TEXTE SOURCE:

===

L'anglais à la Fête nationale

Baliser l'entrée en piste de l'anglais

Il ne suffit pas de prêcher vertueusement l'ouverture, il faut aussi planifier ce qui va arriver par la suite. Le comité de la Fête nationale de Montréal attend les suggestions.

"L'autre St-Jean"


Parce que l'anglais n'est en aucune façon une langue comme les autres au Québec, la réticence à ouvrir officiellement la Fête nationale du Québec à des prestations musicales en anglais est très compréhensible. Des prestations dans la langue de Shakespeare ont déjà eu lieu le 24 juin dans certains quartiers de Montréal, mais nous sommes devant quelque chose de plus important, une ouverture formelle à l'anglais au coeur d'une manifestation éminemment symbolique pour l'identité québécoise.
Ce qu'il faut retenir, c'est que cette opération inévitable mais délicate se retournera implacablement contre le français si l'on n'est pas capable de baliser efficacement l'ouverture, ce dont n'ont soufflé mot ces faiseurs d'opinions bien-pensants qui sont passés à côté de l'essentiel dans l'affaire. Des chroniqueurs ont évoqué le fascisme (ouf!) culturel, d'autres ont brandi l'insulte facile d'«ayatollahs de la langue»; certains enfin ont dénoncé vertueusement les nouveaux rednecks québécois.

===

DONNÉES FOURNIES:
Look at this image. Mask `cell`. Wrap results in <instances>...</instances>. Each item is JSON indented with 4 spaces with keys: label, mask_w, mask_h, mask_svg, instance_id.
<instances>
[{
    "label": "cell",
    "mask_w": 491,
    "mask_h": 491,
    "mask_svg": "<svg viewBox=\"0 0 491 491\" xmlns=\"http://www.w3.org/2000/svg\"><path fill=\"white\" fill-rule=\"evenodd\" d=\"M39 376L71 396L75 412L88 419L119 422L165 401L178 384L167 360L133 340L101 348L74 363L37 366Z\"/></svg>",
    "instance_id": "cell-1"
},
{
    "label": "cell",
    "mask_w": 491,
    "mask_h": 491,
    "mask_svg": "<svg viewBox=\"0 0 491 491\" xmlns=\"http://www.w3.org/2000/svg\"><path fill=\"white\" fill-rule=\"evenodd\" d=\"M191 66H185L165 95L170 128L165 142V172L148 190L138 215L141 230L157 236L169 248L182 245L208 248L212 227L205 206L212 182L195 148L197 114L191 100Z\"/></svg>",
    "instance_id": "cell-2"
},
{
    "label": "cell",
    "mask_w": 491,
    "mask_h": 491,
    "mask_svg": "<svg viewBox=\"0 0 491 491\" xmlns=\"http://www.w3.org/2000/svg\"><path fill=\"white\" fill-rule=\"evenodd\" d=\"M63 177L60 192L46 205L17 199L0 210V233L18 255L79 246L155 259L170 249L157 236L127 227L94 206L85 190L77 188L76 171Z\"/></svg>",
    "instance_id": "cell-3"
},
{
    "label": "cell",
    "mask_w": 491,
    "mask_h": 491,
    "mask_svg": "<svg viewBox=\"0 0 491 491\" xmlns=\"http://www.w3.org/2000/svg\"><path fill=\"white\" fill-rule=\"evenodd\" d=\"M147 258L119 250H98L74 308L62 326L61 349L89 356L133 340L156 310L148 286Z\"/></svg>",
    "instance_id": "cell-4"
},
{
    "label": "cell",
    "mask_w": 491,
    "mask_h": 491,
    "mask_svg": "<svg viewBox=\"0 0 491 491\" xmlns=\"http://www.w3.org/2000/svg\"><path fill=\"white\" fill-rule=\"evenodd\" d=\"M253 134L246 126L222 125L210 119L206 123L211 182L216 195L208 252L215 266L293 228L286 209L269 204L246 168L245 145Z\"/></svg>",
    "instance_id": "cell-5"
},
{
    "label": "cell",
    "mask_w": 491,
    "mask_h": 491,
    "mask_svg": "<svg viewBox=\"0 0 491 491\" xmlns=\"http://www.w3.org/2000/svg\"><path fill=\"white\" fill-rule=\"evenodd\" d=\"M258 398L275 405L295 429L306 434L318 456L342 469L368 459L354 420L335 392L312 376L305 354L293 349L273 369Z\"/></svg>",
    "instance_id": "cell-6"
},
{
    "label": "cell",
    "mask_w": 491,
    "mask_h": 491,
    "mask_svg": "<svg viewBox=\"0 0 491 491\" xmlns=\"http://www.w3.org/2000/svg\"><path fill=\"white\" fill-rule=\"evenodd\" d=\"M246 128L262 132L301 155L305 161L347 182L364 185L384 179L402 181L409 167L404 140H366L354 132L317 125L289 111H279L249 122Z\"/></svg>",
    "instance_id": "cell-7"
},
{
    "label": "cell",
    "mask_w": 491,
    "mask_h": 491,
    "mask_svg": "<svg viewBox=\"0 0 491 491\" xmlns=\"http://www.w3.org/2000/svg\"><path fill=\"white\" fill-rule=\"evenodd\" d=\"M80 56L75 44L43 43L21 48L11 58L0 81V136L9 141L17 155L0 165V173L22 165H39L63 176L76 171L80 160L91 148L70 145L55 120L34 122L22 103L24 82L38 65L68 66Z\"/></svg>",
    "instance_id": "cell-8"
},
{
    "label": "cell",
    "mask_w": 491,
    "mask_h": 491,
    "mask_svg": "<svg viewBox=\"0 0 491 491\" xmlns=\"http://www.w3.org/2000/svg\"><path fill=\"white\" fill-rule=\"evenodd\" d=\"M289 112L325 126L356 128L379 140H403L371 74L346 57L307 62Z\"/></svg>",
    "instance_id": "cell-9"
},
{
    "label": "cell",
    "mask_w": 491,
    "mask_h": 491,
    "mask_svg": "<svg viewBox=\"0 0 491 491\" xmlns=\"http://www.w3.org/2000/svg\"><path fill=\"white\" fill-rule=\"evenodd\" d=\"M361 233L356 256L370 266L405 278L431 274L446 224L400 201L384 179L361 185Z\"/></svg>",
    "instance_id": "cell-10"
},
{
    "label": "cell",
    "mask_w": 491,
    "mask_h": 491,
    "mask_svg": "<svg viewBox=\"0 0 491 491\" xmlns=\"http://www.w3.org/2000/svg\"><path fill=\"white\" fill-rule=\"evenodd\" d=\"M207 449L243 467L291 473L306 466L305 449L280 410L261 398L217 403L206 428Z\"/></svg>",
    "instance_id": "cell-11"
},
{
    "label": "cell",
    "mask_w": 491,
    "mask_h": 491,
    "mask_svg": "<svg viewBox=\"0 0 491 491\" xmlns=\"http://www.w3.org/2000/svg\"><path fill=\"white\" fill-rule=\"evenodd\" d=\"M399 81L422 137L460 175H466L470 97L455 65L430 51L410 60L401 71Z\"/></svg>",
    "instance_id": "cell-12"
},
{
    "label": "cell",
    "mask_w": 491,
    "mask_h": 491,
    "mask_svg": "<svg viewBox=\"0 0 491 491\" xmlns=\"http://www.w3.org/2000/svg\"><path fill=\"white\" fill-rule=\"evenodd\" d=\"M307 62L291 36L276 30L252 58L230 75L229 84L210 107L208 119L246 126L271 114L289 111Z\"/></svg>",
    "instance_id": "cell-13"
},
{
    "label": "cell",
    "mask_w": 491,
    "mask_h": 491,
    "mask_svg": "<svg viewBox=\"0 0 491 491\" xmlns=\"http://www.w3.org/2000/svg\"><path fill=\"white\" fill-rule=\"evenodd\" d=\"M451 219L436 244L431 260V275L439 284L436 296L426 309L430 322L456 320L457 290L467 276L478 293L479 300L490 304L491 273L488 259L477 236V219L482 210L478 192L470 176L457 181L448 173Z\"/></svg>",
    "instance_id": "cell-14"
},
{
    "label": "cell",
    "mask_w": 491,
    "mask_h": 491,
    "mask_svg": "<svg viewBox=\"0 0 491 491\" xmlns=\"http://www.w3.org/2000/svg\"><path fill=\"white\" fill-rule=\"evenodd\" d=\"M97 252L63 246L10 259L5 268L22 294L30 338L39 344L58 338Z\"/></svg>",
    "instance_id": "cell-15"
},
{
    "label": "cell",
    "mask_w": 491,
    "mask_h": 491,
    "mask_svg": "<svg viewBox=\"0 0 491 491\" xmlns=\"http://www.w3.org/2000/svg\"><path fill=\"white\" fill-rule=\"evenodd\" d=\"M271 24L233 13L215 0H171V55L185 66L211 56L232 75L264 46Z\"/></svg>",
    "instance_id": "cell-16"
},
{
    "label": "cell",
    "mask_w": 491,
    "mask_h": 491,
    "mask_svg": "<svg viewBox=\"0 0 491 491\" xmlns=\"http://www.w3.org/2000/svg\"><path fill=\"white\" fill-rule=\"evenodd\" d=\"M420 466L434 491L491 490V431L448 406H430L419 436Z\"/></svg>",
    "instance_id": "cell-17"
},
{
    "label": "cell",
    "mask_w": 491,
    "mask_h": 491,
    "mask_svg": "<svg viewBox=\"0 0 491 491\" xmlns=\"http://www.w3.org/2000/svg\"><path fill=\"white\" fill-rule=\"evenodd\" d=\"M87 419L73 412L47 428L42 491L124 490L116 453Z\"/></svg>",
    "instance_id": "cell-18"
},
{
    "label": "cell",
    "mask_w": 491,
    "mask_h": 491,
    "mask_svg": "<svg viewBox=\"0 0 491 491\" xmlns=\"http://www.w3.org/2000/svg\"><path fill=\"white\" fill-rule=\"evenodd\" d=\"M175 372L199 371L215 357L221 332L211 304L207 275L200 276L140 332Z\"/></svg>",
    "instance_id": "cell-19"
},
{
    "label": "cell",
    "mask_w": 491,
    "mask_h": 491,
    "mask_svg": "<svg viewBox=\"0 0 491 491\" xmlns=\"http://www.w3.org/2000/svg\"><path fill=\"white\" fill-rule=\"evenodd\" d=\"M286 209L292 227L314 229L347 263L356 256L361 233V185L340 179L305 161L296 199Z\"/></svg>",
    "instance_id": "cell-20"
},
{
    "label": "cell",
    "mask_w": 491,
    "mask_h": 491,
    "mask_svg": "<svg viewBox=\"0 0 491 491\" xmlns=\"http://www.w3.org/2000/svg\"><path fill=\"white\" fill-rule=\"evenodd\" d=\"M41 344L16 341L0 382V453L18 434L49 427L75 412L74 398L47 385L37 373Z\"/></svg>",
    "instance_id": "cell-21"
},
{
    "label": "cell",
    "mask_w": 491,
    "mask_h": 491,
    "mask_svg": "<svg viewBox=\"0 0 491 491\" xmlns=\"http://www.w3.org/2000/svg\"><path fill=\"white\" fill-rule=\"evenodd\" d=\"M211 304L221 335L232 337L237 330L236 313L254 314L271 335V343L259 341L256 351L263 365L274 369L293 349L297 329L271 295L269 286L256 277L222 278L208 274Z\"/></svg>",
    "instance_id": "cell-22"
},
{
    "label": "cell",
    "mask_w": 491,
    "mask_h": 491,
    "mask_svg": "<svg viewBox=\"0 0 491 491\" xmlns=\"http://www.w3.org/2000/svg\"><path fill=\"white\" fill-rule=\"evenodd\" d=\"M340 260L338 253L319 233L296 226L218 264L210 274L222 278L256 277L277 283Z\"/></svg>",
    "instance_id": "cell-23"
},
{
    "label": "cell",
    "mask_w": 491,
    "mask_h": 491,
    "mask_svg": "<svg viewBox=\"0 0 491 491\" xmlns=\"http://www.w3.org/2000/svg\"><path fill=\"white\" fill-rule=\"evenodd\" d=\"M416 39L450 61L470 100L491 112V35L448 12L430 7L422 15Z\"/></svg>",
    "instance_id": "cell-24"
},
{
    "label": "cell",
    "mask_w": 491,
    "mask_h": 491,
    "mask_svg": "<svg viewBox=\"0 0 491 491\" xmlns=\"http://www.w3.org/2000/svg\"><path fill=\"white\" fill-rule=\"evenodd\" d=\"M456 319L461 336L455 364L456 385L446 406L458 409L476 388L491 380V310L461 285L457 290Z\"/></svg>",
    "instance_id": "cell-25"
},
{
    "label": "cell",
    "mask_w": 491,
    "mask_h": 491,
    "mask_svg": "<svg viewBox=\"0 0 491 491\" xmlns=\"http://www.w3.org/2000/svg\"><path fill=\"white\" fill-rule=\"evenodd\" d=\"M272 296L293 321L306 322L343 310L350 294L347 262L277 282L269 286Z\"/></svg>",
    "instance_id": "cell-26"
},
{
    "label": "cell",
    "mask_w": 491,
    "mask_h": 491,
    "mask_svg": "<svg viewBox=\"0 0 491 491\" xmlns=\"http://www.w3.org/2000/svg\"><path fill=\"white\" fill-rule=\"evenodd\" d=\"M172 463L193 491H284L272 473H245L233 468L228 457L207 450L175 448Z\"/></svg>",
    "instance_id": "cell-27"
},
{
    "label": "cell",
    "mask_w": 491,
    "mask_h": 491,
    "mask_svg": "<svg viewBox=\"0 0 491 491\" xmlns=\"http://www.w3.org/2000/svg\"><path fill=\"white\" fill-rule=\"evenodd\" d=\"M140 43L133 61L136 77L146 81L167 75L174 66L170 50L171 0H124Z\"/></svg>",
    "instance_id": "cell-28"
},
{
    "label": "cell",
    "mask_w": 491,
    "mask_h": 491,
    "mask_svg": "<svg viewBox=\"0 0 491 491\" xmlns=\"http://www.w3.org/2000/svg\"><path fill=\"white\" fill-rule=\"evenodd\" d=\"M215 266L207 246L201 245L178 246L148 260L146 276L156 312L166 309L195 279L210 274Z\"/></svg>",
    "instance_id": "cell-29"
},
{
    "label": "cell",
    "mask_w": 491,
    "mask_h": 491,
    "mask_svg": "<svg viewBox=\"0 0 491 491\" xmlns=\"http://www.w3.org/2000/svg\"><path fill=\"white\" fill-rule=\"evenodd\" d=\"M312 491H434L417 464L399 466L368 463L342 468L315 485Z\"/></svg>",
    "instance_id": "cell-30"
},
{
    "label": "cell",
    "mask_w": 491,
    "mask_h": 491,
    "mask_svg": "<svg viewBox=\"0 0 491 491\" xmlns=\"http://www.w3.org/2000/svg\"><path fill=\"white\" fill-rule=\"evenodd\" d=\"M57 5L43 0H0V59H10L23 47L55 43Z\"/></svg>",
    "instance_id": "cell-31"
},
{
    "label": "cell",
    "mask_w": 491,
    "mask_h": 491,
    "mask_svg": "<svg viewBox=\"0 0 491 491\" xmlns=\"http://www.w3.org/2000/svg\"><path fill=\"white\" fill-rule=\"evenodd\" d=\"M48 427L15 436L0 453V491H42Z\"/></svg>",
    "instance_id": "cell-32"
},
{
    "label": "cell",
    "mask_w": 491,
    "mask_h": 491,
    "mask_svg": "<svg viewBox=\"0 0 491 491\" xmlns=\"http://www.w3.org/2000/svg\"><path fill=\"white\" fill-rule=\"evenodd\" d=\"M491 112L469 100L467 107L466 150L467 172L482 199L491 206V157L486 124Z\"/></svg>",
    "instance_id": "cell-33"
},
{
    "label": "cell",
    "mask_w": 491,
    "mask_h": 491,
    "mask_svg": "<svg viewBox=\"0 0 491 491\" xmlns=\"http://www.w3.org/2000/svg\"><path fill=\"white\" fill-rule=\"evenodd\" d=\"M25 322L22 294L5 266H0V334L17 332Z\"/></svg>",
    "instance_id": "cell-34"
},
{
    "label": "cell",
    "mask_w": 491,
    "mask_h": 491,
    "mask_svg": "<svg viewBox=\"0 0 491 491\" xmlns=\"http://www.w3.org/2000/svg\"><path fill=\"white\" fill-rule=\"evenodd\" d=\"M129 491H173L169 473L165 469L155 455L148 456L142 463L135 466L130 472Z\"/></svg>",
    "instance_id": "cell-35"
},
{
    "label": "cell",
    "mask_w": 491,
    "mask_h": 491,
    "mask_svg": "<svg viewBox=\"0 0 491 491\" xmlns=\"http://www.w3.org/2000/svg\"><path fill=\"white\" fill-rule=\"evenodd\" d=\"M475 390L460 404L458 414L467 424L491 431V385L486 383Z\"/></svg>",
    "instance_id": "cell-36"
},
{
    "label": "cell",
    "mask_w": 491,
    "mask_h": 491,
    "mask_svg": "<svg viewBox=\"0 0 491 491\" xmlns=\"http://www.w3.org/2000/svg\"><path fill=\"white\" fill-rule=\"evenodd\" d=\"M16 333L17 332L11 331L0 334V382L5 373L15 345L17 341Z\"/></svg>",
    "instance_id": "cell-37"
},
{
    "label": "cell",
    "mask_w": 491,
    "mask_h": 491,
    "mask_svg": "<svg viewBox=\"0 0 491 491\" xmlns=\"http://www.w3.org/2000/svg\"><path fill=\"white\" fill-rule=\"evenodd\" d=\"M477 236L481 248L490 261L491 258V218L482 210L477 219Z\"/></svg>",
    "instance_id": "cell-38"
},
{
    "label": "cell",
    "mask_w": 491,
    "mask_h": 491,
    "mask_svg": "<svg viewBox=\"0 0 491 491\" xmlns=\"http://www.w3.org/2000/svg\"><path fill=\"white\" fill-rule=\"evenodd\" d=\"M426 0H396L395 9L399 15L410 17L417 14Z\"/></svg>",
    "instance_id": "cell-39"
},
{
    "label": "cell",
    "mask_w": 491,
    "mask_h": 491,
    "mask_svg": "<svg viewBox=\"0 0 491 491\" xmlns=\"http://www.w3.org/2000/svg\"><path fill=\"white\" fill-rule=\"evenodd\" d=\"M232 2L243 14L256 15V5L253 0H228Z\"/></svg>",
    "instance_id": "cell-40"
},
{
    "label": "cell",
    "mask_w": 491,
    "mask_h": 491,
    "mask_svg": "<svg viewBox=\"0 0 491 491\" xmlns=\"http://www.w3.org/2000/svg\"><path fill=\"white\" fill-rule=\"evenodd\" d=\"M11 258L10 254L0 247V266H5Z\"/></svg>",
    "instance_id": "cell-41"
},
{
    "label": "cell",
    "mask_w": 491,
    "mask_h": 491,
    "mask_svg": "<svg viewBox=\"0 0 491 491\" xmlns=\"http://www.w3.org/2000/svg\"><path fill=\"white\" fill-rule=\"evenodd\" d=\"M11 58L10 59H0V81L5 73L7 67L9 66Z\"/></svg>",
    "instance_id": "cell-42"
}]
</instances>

===

CE QUE VOUS FEREZ:
Poursuivez le texte sur l'anglais à la Fête nationale à partir de sa dernière phrase. Ces items n'ont aucun rapport avec le texte sur l'anglais à la Fête nationale.

RÉPONSE:
Question inévitable
À partir du moment où l'ancienne Saint-Jean-Baptiste des Canadiens français devenait la Fête nationale de tous les Québécois et que l'on acceptait que l'on y chante dans d'autres langues que le français, il était inévitable que se pose un jour la question des prestations en anglais. Il n'y a pas de problème quand elles seront le fait d'Anglo-Québécois, dans la mesure où ces derniers seront capables de s'adresser à la foule en français et où les spectacles ne seront pas bilingues.
Le débat reste simple -- et simpliste -- quand on présume, à tort, comme une cinquantaine de travailleurs culturels l'ont fait jeudi dans La Presse, que la question concerne exclusivement «des artistes anglophones locaux qui ont pleinement le droit de s'exprimer dans leur langue maternelle». Le hic, c'est que le véritable enjeu à terme est ailleurs et qu'il est tout sauf simple, car ce seront vraisemblablement des francophones qui feront problème dans cette affaire.
Utopie
Plusieurs jeunes veulent maintenant chanter en anglais et l'on doit s'attendre à un effet d'entraînement à la suite de l'intense publicité accordée cette année à l'ouverture à des prestations en anglais lors de la Fête nationale. Appelons cela le syndrome Pascale Picard, cette talentueuse jeune chanteuse de Québec qui jugea bon d'assurer la première partie d'un autre spectacle collectif et symbolique, en l'honneur du 400e anniversaire de sa ville natale cette fois, sans chanter, ne serait-ce qu'Au clair de la lune, en français.
Il ne faudrait pas en arriver à une situation pour l'heure surréaliste mais tout de même envisageable: des prestations à la Fête nationale qui seraient substantiellement, voire majoritairement, en anglais, alors qu'il serait trop tard pour réagir sous peine de se faire accuser de fermeture, de xénophobie, de fascisme et pire encore.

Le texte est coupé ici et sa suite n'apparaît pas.